Online Prescription Service Prosecuted by CQC - Medscape
A Stockport company offering online prescriptions has been fined £3500 at Tameside Magistrates' Court today after pleading guilty to providing services without being registered with the Care Quality Commission (CQC).
The CQC prosecuted Pharmacorp Ltd, also known as Medicine Direct, for carrying out a regulated activity while unregistered with the CQC between August 1, 2018 and July 1, 2019. The company was offering a service that "exposed patients to a significant risk of harm", the CQC said.
Pharmacorp was also ordered to pay £10,000 costs and a £170 victim surcharge, bringing the total penalty to £13,670.
'UK-Based Doctors' were Actually Based in Romania
The court heart that the service offered medication sent to patients by mail from Pharmacorp's premises in Stockport following completion of an online questionnaire reviewed by a doctor. While the company's website suggested that the service operated with UK-based doctors, this was held to be "misleading" as the prescriptions were issued by individual doctors who, although GMC registered, were based in Romania.
The CQC submitted that the online questionnaire "carried the real risk of misdiagnosis", and that prescription requests were completed while unregulated. Prescriptions had included high strength co-codamol, pregabalin, and gabapentin.
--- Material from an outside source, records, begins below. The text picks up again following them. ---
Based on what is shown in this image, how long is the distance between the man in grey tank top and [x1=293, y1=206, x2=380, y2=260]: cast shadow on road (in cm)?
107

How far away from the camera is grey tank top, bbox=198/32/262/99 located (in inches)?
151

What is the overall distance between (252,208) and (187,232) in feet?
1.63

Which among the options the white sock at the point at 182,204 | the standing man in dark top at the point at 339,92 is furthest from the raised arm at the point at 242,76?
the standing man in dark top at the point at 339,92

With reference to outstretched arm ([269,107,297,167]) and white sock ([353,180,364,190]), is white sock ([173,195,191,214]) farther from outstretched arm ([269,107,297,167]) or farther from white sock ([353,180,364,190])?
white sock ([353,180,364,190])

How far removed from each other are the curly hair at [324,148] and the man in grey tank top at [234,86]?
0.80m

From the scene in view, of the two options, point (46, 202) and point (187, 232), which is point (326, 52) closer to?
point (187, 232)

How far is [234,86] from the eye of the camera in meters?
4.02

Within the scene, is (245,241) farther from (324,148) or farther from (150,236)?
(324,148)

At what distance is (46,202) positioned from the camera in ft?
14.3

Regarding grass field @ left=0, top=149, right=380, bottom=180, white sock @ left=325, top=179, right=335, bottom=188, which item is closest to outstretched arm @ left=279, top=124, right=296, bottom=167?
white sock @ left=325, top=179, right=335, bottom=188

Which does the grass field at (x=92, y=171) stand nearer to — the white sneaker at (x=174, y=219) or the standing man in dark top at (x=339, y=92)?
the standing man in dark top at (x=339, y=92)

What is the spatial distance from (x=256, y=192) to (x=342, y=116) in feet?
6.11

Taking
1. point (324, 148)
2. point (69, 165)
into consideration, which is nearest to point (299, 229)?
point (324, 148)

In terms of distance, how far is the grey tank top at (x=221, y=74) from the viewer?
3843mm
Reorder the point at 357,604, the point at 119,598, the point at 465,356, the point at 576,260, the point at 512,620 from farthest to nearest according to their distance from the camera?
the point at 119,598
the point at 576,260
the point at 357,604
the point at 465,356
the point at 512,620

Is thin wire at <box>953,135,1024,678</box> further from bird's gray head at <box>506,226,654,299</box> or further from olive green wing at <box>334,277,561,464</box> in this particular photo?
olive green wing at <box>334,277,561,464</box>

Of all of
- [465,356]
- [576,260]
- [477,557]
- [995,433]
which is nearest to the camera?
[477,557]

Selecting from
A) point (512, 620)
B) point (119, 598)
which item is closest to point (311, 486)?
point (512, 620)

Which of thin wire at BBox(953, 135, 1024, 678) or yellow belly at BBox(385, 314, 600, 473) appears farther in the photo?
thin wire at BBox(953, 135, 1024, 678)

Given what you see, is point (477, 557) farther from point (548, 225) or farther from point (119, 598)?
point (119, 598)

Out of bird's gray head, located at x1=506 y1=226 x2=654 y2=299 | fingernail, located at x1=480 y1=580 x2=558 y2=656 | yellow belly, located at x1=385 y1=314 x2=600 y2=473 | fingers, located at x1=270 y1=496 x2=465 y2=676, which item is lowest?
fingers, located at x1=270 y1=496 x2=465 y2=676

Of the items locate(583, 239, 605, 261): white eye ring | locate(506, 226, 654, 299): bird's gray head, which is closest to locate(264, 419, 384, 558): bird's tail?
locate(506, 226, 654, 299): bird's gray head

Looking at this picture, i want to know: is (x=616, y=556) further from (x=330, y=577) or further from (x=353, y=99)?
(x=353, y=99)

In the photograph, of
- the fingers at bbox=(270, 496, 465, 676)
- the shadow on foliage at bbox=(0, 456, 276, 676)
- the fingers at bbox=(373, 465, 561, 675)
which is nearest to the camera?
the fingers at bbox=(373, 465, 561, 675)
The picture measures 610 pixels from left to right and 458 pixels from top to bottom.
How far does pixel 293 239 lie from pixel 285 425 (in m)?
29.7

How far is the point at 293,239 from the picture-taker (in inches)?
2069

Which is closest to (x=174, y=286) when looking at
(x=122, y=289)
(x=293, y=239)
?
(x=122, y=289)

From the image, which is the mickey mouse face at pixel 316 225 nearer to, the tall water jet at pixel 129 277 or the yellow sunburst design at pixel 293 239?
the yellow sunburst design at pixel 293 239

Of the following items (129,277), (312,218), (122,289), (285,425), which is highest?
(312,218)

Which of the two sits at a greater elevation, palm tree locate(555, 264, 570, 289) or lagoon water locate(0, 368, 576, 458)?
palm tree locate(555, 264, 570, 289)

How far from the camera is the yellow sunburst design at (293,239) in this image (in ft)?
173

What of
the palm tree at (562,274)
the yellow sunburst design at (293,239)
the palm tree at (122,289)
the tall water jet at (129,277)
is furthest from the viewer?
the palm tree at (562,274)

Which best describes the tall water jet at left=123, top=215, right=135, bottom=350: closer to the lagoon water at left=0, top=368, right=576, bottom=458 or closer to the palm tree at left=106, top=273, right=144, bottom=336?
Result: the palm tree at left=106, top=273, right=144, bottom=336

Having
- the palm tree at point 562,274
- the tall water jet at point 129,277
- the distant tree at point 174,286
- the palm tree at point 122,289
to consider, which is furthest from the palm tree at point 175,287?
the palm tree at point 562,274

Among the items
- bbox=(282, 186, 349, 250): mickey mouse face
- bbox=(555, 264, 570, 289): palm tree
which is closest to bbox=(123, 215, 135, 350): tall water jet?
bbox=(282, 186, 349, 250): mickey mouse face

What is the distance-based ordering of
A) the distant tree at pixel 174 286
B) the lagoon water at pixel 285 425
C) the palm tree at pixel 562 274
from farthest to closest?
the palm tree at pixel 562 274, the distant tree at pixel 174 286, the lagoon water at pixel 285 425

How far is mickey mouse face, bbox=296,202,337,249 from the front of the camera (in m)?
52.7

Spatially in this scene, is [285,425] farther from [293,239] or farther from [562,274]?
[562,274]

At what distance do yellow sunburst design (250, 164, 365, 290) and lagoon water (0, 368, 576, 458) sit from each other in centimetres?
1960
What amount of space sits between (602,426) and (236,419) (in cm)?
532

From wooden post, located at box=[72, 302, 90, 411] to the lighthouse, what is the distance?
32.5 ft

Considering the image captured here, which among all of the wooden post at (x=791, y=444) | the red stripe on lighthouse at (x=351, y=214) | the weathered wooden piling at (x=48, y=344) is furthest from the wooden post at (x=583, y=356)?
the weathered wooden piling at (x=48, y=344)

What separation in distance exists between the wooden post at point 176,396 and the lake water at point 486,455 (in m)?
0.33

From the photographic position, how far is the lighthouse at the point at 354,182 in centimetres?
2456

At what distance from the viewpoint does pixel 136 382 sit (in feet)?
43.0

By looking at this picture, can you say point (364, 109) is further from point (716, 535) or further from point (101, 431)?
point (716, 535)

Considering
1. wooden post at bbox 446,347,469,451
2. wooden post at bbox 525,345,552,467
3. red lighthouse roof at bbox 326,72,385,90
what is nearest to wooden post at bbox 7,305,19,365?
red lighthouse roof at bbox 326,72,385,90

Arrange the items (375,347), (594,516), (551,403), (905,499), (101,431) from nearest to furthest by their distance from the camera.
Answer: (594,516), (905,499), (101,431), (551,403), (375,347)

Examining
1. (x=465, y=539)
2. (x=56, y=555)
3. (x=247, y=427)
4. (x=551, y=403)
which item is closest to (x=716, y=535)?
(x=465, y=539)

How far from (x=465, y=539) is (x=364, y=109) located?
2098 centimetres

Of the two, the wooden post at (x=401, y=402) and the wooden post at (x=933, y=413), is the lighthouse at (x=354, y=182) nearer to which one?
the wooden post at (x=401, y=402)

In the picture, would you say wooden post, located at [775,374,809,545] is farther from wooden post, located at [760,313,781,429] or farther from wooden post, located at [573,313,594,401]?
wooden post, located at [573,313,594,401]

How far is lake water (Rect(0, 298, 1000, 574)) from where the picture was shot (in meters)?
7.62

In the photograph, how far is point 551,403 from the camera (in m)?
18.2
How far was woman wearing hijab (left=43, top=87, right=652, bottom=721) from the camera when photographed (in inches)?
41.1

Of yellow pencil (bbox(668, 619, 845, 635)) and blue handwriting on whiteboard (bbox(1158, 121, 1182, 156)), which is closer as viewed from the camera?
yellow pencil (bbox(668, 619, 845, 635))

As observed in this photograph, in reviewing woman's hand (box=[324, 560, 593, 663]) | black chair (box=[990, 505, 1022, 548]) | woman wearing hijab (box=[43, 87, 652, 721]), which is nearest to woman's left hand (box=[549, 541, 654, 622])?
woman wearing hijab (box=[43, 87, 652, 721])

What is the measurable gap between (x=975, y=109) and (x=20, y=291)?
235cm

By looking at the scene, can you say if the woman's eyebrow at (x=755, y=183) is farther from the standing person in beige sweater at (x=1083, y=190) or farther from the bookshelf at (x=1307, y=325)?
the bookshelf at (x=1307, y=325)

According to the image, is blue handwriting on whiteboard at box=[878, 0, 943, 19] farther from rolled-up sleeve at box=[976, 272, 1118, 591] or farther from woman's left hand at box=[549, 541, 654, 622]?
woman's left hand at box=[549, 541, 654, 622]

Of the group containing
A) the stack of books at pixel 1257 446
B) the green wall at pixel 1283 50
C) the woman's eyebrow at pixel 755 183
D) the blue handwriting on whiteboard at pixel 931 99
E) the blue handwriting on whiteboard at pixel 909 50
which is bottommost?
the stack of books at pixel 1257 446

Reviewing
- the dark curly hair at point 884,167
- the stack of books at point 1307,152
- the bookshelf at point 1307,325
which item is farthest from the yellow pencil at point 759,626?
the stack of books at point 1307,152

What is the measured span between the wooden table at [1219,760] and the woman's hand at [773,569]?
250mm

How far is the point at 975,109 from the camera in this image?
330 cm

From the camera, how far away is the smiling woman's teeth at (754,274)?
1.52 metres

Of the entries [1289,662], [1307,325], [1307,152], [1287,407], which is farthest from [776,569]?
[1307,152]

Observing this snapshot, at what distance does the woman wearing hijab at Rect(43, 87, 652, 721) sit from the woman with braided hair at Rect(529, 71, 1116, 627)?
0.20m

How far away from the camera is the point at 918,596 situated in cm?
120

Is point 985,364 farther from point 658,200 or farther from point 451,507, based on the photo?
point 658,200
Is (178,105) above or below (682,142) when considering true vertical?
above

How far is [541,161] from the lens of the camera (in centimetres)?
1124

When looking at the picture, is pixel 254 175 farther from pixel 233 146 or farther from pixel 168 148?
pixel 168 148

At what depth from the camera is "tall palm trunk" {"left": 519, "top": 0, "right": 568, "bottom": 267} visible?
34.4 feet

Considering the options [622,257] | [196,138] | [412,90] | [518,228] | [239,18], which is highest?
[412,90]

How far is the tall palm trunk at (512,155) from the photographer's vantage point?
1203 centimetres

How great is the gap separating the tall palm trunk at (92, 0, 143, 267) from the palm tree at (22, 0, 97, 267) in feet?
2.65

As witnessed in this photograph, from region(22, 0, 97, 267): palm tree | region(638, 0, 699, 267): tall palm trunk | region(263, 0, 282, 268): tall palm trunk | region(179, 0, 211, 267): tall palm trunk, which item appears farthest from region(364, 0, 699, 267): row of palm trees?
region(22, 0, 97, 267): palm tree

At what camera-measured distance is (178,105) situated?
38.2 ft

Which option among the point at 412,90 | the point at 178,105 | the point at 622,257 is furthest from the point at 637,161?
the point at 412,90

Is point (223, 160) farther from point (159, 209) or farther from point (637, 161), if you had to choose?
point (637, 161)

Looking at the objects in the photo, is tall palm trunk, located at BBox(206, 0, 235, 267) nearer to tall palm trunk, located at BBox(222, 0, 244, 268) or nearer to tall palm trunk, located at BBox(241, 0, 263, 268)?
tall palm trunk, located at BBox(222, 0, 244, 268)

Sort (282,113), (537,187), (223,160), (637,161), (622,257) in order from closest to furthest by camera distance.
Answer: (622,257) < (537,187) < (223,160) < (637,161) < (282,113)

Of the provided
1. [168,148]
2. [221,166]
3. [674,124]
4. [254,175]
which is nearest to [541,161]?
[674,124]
Without access to the patients' GP notes, the doctor would have been unable to confirm that the information provided in the questionnaire by the patients was accurate.
"This service exposed patients to a significant risk of harm," it said.
Service 'Put People at Risk'
Digital providers offering online medical consultation services are required to be registered with the CQC, and failure to register is a criminal offence under Section 10 of the Health and Social Care Act 2008.
Emma Boger, CQC's head of registration, said: "I hope this outcome sends a clear message to others that where we find providers operating outside of the law, we will always use our enforcement powers to protect people and hold them to account to stop poor and illegal practice.
"It's unacceptable that Pharmacorp Ltd put people at risk by running a service without the benefit of CQC registration, so I welcome their guilty plea.
"The registration process is important to appropriately assess services before they care for people. Services are then monitored and inspected to ensure that they continue to meet standards that people should be able to expect. Unregistered services operate without oversight, putting people at risk of harm.
"When we find providers operating illegally, we do not hesitate to act to protect people."